How Long Do MREs Last and How Should They Be Stored?

Ready-to-eat meals, or MREs, are military field rations becoming increasingly popular with preppers. It’s illegal to sell military MREs (although they sometimes pop up on eBay), but several companies sell similar products for civilians.

MREs don’t have a set expiration date, and their shelf life is temperature-dependent.

So how are you supposed to know how long they’ll last?

That’s the question we’ll answer in this article.

What Do MREs Contain?

Us army mre

Each MRE contains everything you need for one meal.

This typically includes an entrée, side dish, crackers, spread, dessert, candy, hot drinks (e.g., instant coffee, milk powder, and sugar), and snacks or candy.

They may also include a spoon or spork, a napkin, and a flameless heater for warming up your entrée.
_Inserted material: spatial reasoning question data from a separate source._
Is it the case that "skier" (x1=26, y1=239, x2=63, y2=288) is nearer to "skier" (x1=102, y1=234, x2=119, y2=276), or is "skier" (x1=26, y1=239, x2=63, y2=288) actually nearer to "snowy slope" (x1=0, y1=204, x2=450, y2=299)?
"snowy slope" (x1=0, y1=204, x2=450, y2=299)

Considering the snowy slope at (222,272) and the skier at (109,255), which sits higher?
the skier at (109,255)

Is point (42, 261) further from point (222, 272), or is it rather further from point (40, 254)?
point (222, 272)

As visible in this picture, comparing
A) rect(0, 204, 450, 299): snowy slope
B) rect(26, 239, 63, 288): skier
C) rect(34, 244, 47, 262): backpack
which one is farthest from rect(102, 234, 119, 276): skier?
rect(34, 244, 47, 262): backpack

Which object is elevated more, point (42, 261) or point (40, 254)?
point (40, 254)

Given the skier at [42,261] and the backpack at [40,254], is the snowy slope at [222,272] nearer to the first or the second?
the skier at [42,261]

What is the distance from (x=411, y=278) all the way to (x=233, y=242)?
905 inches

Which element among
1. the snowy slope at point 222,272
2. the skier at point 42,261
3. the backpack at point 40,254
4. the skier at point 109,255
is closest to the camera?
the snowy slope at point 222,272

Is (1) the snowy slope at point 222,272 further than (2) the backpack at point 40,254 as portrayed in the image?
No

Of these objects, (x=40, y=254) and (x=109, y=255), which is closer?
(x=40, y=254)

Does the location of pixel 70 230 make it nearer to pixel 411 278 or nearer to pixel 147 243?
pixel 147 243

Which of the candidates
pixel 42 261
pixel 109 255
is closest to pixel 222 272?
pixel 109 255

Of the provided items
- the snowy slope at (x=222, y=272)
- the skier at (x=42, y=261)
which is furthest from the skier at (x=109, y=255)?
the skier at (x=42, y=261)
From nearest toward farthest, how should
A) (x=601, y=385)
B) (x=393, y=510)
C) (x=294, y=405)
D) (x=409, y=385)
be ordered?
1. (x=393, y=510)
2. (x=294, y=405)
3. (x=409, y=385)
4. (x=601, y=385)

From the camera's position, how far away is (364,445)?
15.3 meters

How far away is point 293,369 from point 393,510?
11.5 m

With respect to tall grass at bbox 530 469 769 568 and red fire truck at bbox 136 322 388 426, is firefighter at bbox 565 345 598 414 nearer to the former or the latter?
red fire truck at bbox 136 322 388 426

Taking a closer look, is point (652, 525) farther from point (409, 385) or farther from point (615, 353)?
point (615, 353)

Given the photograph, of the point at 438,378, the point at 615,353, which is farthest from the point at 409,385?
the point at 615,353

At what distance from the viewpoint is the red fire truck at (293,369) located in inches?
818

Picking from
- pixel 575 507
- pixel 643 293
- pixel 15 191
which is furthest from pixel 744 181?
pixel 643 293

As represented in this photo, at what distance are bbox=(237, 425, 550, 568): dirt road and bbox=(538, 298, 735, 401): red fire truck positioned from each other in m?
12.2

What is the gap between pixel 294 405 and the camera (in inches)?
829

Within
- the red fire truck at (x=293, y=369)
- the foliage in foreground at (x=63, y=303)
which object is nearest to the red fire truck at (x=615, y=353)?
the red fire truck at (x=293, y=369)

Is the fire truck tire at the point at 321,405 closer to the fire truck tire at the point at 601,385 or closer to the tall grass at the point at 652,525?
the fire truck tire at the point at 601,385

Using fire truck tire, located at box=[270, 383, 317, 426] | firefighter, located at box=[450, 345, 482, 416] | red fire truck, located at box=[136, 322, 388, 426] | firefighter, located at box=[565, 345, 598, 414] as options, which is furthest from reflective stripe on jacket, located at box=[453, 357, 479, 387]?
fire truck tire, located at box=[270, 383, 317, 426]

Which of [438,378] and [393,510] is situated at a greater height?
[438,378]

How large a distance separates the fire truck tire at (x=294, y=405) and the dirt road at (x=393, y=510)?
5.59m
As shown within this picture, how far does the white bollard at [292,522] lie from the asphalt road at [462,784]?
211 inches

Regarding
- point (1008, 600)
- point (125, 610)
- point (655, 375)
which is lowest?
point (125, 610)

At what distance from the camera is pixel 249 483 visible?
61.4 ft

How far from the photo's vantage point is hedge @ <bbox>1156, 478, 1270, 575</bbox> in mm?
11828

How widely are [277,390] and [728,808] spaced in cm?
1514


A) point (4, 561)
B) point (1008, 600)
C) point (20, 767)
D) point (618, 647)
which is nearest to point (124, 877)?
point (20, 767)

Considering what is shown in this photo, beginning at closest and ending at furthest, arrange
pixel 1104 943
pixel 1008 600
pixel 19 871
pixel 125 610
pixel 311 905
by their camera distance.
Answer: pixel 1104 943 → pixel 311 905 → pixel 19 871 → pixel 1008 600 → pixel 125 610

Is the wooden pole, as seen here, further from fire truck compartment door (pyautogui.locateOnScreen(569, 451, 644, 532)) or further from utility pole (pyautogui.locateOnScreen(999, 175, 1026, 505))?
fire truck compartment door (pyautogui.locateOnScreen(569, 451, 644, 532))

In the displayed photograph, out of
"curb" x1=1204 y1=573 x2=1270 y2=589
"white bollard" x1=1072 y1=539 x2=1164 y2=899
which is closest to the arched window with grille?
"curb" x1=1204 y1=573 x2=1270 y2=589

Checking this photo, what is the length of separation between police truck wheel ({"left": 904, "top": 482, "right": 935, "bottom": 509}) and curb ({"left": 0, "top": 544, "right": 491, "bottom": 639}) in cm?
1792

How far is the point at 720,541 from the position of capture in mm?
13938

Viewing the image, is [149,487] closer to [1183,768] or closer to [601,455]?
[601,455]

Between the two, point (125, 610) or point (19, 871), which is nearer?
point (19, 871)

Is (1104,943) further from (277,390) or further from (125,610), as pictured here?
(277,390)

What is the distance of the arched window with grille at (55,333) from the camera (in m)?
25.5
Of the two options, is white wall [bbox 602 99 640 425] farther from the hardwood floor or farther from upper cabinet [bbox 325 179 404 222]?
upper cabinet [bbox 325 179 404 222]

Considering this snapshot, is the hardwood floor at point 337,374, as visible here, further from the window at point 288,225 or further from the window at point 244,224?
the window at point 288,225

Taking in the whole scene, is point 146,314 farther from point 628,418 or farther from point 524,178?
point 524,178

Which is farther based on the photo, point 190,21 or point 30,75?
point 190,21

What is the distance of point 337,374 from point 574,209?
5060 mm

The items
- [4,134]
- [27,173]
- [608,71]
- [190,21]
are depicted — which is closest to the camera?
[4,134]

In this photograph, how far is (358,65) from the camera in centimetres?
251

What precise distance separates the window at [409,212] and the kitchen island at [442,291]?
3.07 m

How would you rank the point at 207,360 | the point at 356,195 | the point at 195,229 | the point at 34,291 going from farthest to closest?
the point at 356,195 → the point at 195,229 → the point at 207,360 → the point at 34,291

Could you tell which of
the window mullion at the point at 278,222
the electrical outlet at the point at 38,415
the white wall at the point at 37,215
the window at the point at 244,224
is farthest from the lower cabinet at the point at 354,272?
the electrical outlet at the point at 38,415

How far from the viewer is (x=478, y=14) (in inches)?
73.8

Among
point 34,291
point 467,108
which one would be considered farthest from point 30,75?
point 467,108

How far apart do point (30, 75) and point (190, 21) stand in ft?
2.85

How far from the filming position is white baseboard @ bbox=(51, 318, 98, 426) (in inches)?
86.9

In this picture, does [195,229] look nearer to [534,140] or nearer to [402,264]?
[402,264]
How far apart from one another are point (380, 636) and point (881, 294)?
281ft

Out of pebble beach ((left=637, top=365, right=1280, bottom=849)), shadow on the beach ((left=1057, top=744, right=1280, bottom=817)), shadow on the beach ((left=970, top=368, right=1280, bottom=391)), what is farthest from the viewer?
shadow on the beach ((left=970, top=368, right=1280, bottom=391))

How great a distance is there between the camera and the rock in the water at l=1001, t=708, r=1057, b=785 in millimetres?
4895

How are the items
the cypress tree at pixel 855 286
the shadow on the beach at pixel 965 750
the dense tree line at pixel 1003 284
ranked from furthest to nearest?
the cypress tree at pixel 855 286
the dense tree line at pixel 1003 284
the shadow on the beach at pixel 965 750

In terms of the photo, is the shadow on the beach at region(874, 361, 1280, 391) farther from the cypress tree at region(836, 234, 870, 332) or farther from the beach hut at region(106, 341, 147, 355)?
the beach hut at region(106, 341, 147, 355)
Military MREs contain around 1,250 calories, though civilian equivalents are sometimes slightly less. Three meals a day would still give you more calories than most people need.

Making Sense of MRE Date Stamps

Military ready to eat meals
MRE packaging with manufacturing date code highlighted.

Most MREs aren’t stamped with an expiration date, as their shelf life depends on how they’re stored.

Instead, they’re stamped with a manufacturing date, which you can use to calculate the age of your rations.

Unfortunately, it’s not quite as simple as looking for a “June 2020” label…

Your MRE might be stamped with various numbers and codes, but you’re looking for a four-digit code.

The first digit indicates the year of manufacture. For example, a “4” would be 2014, and a “9” would be 2019.

The remaining three digits tell you the day of the year. June 19 is represented as 169.

So, in the above image, you can see a code of 5350, which indicates a manufacturing date of December 16, 2015.

Use our MRE date code converter to check the dates on your MREs quickly

Once you know the manufacture date, you’ll have a reasonable idea of whether your food is still good.

How Long do MREs last?

Note MREs don’t have a specific expiration date, but an average MRE stored at 80 degrees Fahrenheit will be safe to eat for up to three years. If stored at much cooler temperatures, some or all of the contents could be good for up to five years. Conversely, if allowed to bake in the Texan sun, they might last as little as one or two months.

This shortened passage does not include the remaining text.